Students taking this course for honors credit will do some extra writing (at least 4-5 pp.) and reading on a topic relevant to the materials in the class; they do, however, have some leeway to address the class material in new ways (in other words, it does not need to be “just another paper,” but may involve original research by the student, or less traditional topics, or less traditional forms). 


Grades

Grades

20% attendance and participation

40% first paper

40% final paper



Graduate students: presentation

In 15-20 minutes, with or without PowerPoint or its equivalent, present one of the assigned readings (the supplemental texts by Esposito, Agamben, La Capra or Fisher) or another theoretical text of interest. You may wish to write out your presentation in advance (a typical conference presentation is approximately 8 pages, double spaced, which will usually give you about 15 minutes; 10 pages will give you about 20 minutes), and read that in a communicative and pedagogically effective way. While your audience is chiefly undergraduates, it will normally be graduate students and faculty, so write in a way that is comprehensible but intellectually sophisticated. (And really, why wouldn't you just do that all the time?) Your task is threefold: (1) explain the reading(s) and the arguments made in some detail; (2) explain how they are significant for our understanding of the spaghetti Western; (3) position yourself with respect to the readings—what are the advantages and shortcomings of an understanding of the Italian Western based on, say, Esposito and biopolitics? Or Edelman and queer theory?


A word on PowerPoint, since it is a pet peeve of mine. PowerPoint exists in order to provide a visual counterpoint to your spoken presentation. Meditate on that mantra until you understand it. PowerPoint is not there to repeat your presentation, or worse still, to put up large blocks of text that people are supposed to read while you talk about something else. You might as well ask your audience to practice basketball while you talk. Some quick quidelines (these apply equally to Keynote, Prezi, etc.):


• Use only one template for the entire presentation.

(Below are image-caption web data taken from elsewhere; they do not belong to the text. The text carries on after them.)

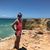 Hollie Barrington's profile image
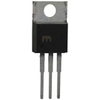 Integrated Circuits (ICs) - PMIC - Voltage Regulators - Linear -- 1078779-MIC29371-12WT - Image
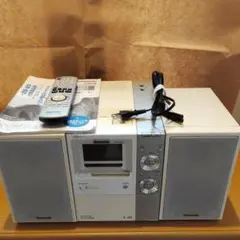 2025年最新】sc-pm770sdの人気アイテム - メルカリ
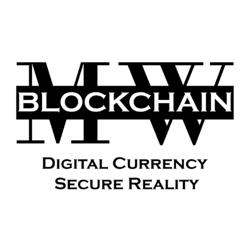 MWBLOCKCHAIN Clubhouse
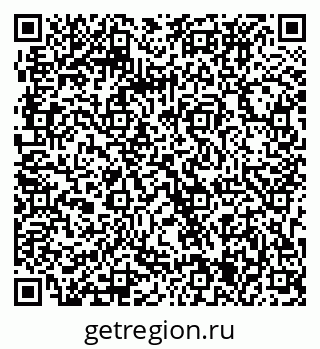 79063335312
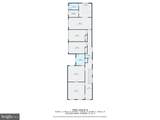 44 6TH Street - Photo 38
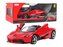 Laferrari Aperta With Drift function R/C 1:14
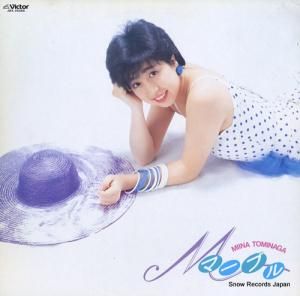 ڱʤߡ ޡ֥ JBX-25068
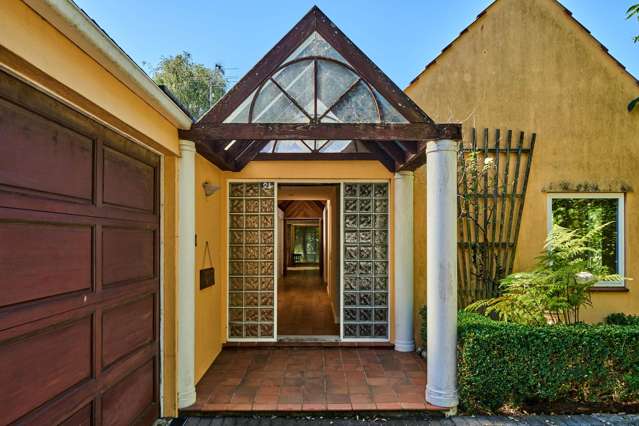 59 Kohekohe Road Waikanae_4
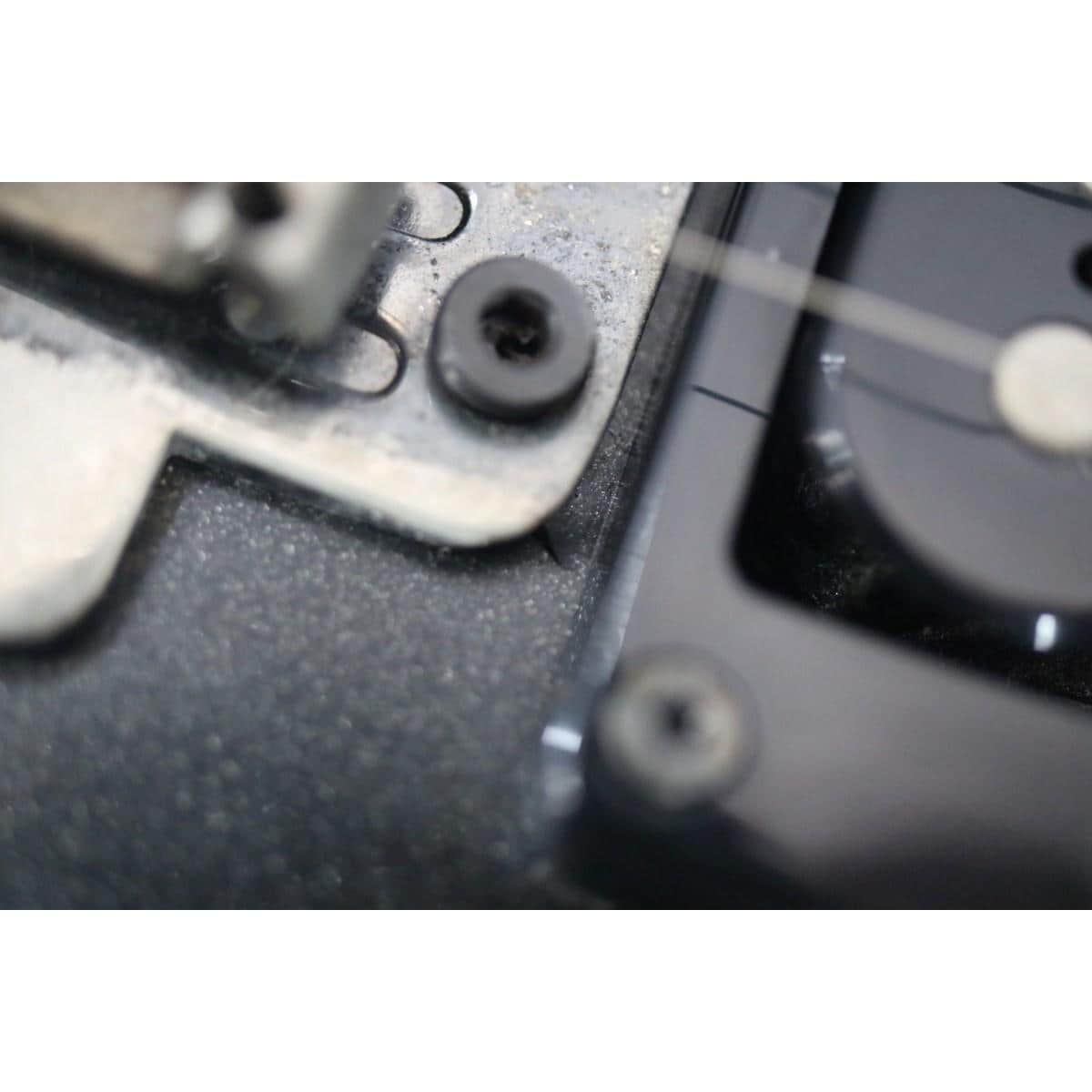 ＦＥＲＮＡＮＤＥＳ　　ＺＯ－３　芸達者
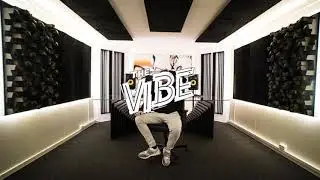 Mike Williams & Jonas Aden - ID (Hope You Know) (Live)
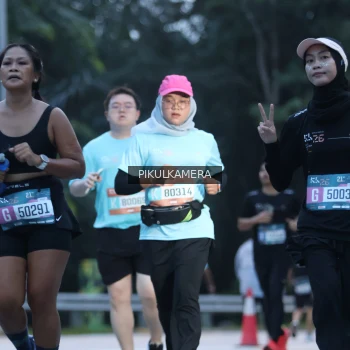 Runner Photo 3860753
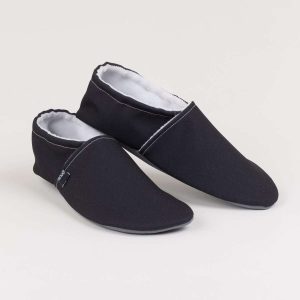 SNUGI Zapatillas Respetuosas Casa Hombre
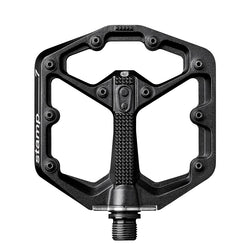 Pedales CrankBrothers Stamp 7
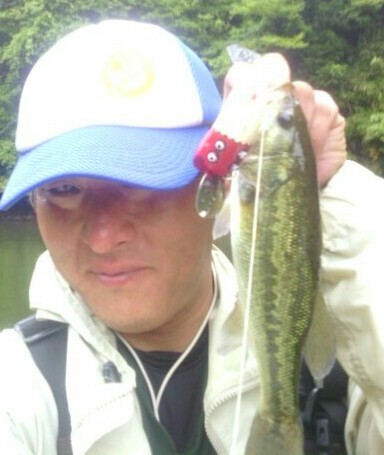 IMG_20140802_101653.jpg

• Use a maximum of two fonts (one for headers, one for text).

• A maximum of 3 font sizes may be used.

• Use simple, legible fonts—something assertive for headers, and a plain serif for text.

• Most of your slides should consist of images, and just images.

• Never put a block of text on the screen unless it is a passage to be analyzed.

• If that passage is too long, break it into multiple slides.

• Otherwise, if text doesn't fit, don't make it smaller—make it shorter.

• Every animation and visual "trick" you use will distract your audience from what you are saying.

• Approximately one slide per paragraph (more is okay—don't leave a single slide on screen for too long).



Graduate students: seminar paper

Seminar papers should be 18-24 pages in length, and should demonstrate good writing, and a serious engagement with the primary material and the scholarship on it. When you write a seminar paper, you are practicing to write an article—they rarely get to the stage where they are actually ready to be submitted to a journal, but you are striving to move them in that direction. That means you should have an important issue in the scholarship that you think you have an interesting or worthwhile take on, and you should have read a selection of the scholarship on the specific text or texts you will be writing on. Make it sound like you know a part of the field; read a number (let's say 10) of articles and a couple of books; spend a little time on Google; get an impression of the kind of work that people are doing. In the case of the spaghetti Western, where the field of schoalrship is very small, you will almost necessarily turn to larger theoretical questions. This is good.